Si trasmette il protocollo di intesa, redatto a conclusione della contrattazione decentrata a livello nazionale prevista dagli articoli 5 e 28 del vigente contratto collettivo nazionale per il comparto scuola, con cui sono state definite le finalità generali, le linee di indirizzo, le modalità di verifica dei risultati e i criteri di ripartizione delle risorse finanziarie relativi alla programmazione ed alla realizzazione delle iniziative di formazione e di aggiornamento per l’anno finanziario 1996.

Alla presente circolare sono altresì allegate tabelle contenenti le ipotesi di riparto delle disponibilità finanziarie previste per le attività di formazione sui capitoli 1121 e 1019 dello stato di previsione della spesa del Ministero della Pubblica Amministrazione per il 1996, tabelle definite sulla base dei criteri di ripartizione fissati nell’allegato protocollo di intesa e delle disponibilità indicate nel disegno di legge recante il bilancio di previsione del Ministero della Pubblica Amministrazione per il 1996.

Sulla base delle indicazioni contenute nei suddetti documenti potranno pertanto essere predisposti tempestivamente gli elementi istruttori per la redazione degli specifici piani di settore degli uffici dell’Amministrazione centrale e dei piani provinciali di aggiornamento; questi ultimi dovranno essere approvati entro il 15 febbraio, come concordato in sede di contrattazione decentrata nazionale.

Si richiama al riguardo quanto previsto dall’art. 5, comma 5, lett. d), del C.C.N.L. per il comparto scuola circa la necessità di svolgere preventivamente una contrattazione decentrata provinciale in ordine ai "criteri per l’attuazione delle iniziative di aggiornamento, formazione in servizio e riconversione professionale e per la partecipazione del personale a tali attività".
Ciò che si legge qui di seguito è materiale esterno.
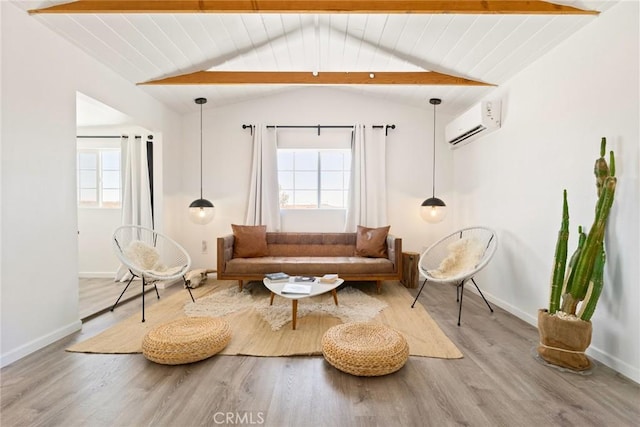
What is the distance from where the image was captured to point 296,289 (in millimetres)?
2592

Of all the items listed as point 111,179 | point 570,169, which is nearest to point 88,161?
point 111,179

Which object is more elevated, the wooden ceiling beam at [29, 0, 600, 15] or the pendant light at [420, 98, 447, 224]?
the wooden ceiling beam at [29, 0, 600, 15]

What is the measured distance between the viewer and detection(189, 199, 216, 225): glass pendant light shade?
4.06 metres

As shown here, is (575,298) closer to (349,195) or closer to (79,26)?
(349,195)

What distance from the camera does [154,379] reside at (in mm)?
1795

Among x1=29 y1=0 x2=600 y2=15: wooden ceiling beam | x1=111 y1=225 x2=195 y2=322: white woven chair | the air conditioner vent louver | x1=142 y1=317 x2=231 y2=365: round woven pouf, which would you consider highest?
x1=29 y1=0 x2=600 y2=15: wooden ceiling beam

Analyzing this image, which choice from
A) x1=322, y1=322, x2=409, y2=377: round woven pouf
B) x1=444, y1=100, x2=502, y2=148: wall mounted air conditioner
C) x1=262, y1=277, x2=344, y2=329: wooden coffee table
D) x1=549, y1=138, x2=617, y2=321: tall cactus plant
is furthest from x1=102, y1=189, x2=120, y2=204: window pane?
x1=549, y1=138, x2=617, y2=321: tall cactus plant

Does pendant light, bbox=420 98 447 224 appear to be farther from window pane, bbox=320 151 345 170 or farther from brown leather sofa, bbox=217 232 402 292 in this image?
window pane, bbox=320 151 345 170

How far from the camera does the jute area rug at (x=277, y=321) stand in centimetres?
219

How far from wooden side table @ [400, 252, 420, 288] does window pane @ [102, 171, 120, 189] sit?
441 cm

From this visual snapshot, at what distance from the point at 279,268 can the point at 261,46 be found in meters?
2.51

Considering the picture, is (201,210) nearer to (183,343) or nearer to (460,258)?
(183,343)

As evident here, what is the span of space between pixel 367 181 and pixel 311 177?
90cm

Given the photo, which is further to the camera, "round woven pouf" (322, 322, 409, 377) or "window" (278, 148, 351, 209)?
"window" (278, 148, 351, 209)
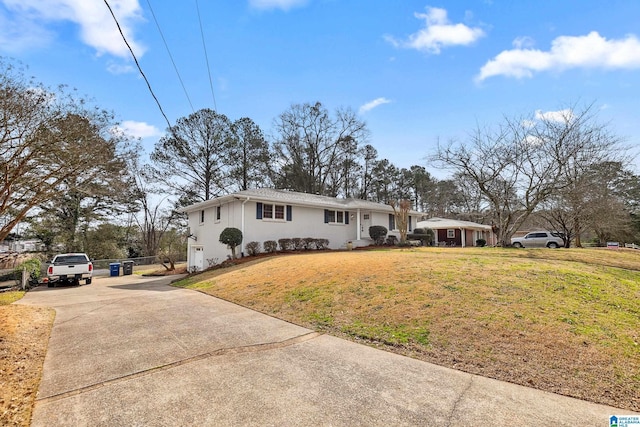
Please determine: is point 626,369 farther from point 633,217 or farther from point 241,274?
point 633,217

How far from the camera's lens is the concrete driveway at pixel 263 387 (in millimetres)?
2883

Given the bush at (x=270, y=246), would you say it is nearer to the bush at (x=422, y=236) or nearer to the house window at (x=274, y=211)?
the house window at (x=274, y=211)

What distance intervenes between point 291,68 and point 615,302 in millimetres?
10989

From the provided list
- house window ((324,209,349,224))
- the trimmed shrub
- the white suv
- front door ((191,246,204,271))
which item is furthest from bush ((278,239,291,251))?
the white suv

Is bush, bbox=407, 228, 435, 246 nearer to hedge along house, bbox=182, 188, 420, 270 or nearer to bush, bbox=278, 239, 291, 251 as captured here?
hedge along house, bbox=182, 188, 420, 270

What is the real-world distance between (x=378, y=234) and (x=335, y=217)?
3029 millimetres

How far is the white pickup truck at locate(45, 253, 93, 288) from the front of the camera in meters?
14.5

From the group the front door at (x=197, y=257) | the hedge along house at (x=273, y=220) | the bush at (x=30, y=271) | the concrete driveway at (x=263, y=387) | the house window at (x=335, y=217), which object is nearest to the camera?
the concrete driveway at (x=263, y=387)

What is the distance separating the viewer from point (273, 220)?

Premesso che il decreto autorizzativo alla sottoscrizione dell’allegato protocollo di intesa viene inviato agli organi di controllo ai sensi della legge 14 gennaio 1994 n. 20 e che pertanto le disposizioni contenute nel protocollo di intesa medesimo diverranno efficaci solo dopo il visto e la registrazione da parte della Corte dei Conti dell’anzidetto decreto, la sottoscrizione definitiva dell’accordo, l’emanazione della conseguente direttiva ministeriale di cui all’art. 28, comma 3, del C.C.N.L. per il comparto scuola e quella degli atti di riparto finanziario che verranno adottati, sulla base delle ipotesi sopra indicate, dopo l’entrata in vigore della legge di approvazione del bilancio dello stato, si segnala che nessun provvedimento di gestione potrà essere adottato prima di tali adempimenti.

Sarà cura di questo Ministero comunicare gli estremi di registrazione ed ulteriori elementi in merito, con l’evidenziazione di eventuali variazioni conseguenti al controllo della Corte dei Conti ovvero a diverse determinazioni del Parlamento rispetto a quanto previsto dal disegno di legge recante lo stato di previsione del Ministero della P.I. per l’anno finanziario 1996.